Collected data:
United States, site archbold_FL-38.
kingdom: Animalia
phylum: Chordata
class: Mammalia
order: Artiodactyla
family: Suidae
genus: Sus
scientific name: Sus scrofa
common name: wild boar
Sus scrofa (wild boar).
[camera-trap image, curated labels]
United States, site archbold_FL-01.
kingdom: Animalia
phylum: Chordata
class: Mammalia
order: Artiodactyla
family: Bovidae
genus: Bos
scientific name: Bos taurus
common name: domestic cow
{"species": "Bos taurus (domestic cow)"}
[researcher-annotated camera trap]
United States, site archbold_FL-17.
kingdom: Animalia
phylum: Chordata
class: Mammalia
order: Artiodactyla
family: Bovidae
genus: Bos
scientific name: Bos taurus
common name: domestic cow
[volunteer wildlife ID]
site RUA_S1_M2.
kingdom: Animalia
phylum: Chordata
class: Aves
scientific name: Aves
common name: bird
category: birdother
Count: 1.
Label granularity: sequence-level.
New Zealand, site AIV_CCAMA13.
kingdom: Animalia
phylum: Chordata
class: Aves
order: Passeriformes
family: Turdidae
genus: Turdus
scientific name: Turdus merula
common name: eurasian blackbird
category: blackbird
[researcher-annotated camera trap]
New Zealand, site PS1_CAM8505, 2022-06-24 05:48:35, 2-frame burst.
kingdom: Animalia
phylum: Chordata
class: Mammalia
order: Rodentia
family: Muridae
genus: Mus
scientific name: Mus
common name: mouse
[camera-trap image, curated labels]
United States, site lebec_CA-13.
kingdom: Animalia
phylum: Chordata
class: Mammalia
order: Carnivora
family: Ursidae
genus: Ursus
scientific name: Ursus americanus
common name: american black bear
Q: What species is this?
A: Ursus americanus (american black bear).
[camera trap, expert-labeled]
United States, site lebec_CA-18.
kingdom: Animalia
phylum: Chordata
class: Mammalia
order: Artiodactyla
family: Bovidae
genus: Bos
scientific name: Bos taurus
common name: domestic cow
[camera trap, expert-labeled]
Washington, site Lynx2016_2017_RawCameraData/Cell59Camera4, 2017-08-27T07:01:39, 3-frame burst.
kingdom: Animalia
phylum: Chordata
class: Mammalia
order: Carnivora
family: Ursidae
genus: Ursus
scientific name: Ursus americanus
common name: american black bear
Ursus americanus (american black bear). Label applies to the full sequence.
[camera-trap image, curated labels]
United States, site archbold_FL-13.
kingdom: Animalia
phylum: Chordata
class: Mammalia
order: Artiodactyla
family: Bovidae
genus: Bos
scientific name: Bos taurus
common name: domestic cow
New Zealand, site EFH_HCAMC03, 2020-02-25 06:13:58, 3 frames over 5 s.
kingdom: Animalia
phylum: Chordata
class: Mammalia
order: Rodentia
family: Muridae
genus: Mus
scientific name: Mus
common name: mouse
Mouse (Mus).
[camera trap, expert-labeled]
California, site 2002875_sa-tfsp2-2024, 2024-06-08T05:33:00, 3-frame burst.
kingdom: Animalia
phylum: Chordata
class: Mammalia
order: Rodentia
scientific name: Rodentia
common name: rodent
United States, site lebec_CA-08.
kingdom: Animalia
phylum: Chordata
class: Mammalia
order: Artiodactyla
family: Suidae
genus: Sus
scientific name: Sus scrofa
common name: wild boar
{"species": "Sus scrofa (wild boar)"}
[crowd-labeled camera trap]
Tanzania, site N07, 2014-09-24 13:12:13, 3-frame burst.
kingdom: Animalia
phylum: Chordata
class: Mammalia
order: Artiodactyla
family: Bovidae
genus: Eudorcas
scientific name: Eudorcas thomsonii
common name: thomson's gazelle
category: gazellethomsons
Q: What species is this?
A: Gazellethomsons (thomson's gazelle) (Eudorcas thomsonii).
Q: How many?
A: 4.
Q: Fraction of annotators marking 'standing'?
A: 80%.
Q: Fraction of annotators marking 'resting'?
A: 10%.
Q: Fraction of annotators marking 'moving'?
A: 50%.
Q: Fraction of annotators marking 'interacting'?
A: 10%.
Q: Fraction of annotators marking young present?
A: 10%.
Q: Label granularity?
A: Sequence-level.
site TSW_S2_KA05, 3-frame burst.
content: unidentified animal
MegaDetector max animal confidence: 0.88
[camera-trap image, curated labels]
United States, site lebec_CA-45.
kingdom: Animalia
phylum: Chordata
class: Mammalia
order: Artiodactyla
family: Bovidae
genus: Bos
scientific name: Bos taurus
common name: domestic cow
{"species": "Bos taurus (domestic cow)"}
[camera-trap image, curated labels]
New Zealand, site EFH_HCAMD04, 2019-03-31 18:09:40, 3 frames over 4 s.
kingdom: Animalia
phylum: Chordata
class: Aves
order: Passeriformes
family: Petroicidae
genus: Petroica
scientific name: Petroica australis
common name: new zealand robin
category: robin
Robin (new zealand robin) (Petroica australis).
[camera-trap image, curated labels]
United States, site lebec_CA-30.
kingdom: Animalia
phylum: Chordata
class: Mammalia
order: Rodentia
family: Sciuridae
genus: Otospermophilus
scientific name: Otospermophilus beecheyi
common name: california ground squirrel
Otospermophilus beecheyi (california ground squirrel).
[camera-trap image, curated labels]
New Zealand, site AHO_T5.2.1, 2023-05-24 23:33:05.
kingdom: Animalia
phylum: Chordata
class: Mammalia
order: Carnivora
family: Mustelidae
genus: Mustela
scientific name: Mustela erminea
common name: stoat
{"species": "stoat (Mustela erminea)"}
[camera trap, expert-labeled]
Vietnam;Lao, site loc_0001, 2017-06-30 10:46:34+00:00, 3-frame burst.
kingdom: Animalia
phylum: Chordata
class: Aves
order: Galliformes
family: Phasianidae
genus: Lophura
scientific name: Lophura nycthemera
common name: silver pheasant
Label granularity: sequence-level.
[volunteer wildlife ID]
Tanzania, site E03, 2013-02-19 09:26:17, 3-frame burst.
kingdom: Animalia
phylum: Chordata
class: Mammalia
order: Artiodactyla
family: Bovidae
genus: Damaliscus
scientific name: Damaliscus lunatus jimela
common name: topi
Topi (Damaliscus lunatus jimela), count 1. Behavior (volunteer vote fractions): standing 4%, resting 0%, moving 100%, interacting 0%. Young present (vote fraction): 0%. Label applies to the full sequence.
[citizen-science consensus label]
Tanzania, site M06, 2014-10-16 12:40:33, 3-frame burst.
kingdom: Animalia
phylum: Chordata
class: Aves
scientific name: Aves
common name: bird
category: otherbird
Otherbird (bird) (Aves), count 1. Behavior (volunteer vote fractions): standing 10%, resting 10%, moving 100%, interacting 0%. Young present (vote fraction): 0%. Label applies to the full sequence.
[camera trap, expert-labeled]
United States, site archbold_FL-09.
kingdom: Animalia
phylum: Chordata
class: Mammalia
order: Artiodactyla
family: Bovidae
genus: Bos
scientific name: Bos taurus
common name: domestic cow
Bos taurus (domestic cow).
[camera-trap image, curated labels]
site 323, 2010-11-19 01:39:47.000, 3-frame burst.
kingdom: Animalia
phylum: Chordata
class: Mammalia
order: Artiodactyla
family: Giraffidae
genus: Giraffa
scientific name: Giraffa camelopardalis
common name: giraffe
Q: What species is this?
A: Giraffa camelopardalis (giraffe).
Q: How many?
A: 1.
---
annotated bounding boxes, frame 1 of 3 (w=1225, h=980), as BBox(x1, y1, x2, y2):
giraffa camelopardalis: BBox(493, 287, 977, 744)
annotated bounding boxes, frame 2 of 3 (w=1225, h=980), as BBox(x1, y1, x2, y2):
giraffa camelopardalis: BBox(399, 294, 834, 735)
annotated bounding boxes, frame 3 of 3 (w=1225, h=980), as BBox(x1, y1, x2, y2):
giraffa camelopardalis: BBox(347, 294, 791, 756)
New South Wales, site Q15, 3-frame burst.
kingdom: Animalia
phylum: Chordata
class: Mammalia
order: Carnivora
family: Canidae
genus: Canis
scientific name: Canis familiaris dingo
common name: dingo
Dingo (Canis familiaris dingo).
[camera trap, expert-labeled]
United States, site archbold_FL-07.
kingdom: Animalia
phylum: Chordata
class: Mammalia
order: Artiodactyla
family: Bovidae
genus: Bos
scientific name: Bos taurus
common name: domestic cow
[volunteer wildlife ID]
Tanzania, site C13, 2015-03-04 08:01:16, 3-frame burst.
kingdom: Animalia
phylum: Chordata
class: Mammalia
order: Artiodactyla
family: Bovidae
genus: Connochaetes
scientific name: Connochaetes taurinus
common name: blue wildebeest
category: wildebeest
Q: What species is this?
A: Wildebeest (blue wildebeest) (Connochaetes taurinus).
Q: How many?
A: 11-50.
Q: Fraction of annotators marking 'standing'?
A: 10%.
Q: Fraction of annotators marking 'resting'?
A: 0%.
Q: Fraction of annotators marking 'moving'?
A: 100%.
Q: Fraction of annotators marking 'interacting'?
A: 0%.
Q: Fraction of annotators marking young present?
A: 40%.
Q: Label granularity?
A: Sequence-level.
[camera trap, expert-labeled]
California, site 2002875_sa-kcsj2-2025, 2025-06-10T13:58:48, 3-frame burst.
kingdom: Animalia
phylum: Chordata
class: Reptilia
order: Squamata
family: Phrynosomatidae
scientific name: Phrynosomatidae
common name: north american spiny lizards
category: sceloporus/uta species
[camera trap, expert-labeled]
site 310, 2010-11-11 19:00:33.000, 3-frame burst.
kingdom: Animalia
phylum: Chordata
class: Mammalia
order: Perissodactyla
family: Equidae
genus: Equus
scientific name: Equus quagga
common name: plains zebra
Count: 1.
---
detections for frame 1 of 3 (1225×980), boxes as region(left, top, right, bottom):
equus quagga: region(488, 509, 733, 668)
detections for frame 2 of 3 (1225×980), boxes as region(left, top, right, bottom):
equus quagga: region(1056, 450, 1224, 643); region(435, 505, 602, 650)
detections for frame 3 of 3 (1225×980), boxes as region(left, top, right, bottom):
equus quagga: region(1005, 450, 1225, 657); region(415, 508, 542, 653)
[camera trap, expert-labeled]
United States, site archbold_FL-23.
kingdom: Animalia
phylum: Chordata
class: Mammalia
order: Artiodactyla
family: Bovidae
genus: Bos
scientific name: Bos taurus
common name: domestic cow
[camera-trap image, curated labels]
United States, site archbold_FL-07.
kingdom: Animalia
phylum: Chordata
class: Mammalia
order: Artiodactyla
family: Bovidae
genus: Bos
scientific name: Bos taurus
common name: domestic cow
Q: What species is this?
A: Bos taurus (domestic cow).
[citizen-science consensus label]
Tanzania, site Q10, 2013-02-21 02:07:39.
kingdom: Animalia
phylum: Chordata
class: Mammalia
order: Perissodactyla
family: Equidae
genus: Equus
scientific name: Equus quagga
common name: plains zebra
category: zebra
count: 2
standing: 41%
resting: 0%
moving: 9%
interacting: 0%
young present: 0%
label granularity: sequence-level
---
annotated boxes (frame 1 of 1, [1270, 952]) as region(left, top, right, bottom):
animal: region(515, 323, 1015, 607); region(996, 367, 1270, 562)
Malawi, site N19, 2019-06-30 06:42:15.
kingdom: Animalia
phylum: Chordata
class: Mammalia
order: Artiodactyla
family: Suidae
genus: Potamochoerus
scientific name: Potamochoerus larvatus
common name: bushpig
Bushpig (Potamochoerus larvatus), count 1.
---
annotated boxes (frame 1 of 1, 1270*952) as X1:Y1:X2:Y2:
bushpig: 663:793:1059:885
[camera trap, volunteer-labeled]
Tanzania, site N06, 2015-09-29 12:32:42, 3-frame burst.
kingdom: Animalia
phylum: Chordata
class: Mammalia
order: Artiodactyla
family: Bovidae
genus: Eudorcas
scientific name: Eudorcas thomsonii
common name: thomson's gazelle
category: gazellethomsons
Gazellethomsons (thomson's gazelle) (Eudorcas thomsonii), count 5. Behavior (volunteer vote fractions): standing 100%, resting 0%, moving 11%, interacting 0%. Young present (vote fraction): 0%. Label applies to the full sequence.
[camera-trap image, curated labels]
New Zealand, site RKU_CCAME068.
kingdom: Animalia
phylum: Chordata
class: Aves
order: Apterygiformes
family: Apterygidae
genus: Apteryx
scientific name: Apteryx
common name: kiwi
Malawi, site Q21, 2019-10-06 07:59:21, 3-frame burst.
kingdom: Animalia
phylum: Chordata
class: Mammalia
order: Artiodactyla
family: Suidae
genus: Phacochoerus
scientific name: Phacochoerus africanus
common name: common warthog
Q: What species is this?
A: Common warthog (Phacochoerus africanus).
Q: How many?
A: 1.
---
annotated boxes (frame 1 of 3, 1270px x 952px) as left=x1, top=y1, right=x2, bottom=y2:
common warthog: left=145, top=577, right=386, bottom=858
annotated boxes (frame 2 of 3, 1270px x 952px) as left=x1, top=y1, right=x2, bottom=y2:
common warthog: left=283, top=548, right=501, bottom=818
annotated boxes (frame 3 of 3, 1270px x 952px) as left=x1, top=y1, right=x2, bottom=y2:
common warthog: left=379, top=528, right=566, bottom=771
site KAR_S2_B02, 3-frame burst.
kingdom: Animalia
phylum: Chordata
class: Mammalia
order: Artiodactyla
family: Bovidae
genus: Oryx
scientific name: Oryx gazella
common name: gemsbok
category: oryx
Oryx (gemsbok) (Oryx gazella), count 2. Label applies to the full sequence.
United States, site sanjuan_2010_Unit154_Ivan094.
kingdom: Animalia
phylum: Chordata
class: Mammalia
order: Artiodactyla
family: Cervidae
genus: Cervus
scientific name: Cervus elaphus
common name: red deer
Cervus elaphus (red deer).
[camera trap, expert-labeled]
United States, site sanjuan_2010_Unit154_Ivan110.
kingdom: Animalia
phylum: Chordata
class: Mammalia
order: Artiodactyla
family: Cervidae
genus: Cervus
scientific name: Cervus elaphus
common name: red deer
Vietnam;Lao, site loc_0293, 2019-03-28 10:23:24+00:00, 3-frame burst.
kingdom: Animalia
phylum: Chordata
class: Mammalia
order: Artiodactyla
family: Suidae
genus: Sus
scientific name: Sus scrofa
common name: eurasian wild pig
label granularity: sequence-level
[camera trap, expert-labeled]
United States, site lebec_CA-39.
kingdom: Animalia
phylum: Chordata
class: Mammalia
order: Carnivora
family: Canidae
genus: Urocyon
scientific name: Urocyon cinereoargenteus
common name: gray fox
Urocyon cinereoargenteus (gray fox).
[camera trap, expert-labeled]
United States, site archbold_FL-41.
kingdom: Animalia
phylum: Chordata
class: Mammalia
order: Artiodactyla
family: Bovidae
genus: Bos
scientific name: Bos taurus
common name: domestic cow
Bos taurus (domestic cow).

* EXERCISE
Copy out all the lines of the records that include "Malawi".

* RESULT OF THIS EXERCISE
Malawi, site N19, 2019-06-30 06:42:15.
Malawi, site Q21, 2019-10-06 07:59:21, 3-frame burst.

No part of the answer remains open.